* _Problem details_
Please reproduce the lines of the records below from the one holding "stemmed glass candle" through the one holding "Estudantes com a", inclusive, skipping all pictures.

* _Data for this task_

====================

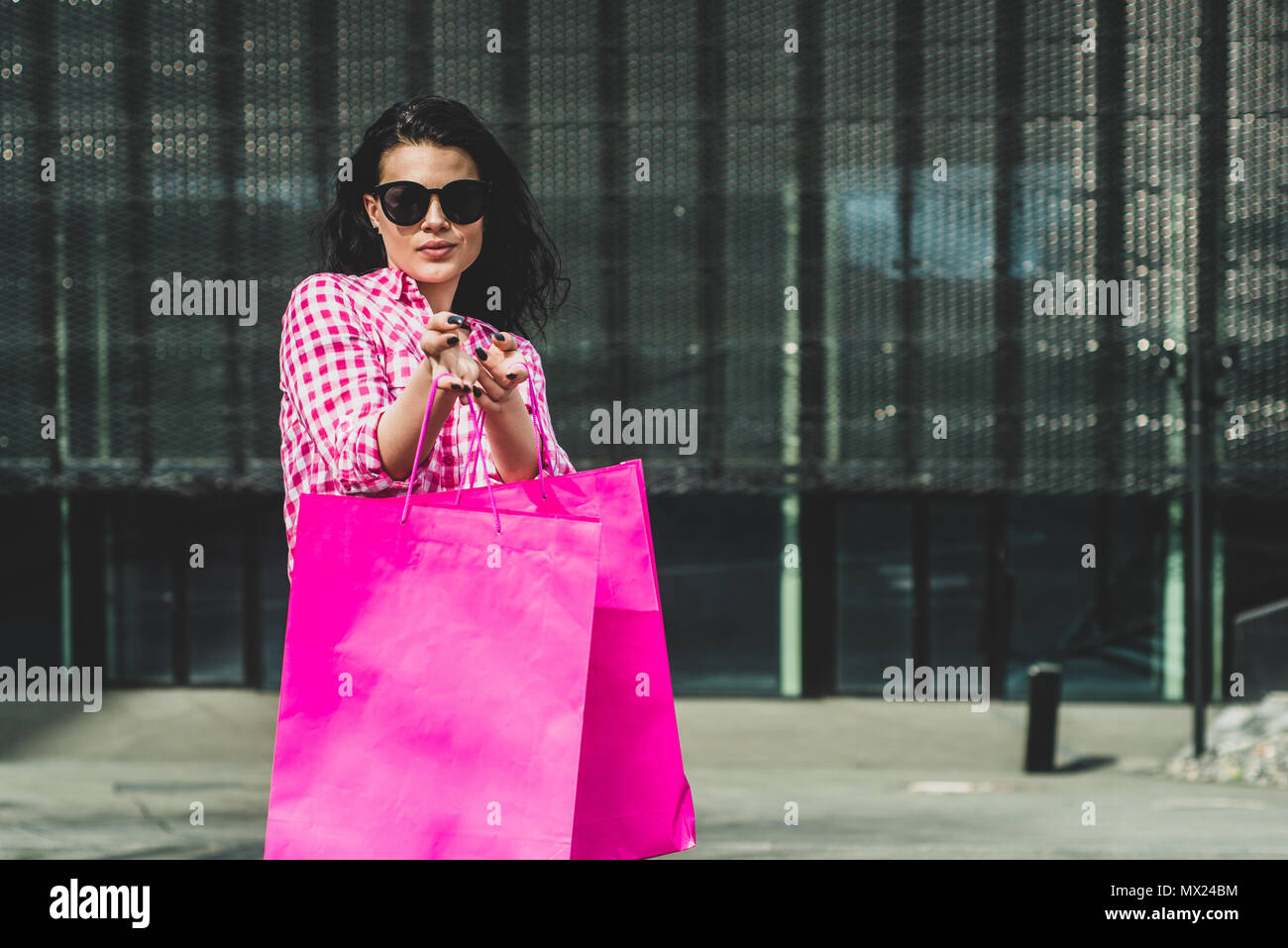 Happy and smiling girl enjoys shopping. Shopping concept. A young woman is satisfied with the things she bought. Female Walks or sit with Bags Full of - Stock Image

====================

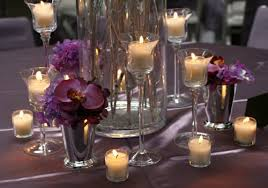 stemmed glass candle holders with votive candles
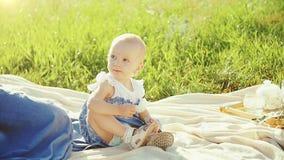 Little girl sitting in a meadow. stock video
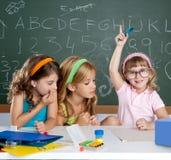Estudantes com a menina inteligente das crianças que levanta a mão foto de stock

====================

* _Task output_
 stemmed glass candle holders with votive candles
 Little girl sitting in a meadow. stock video
Estudantes com a menina inteligente das crianças que levanta a mão foto de stock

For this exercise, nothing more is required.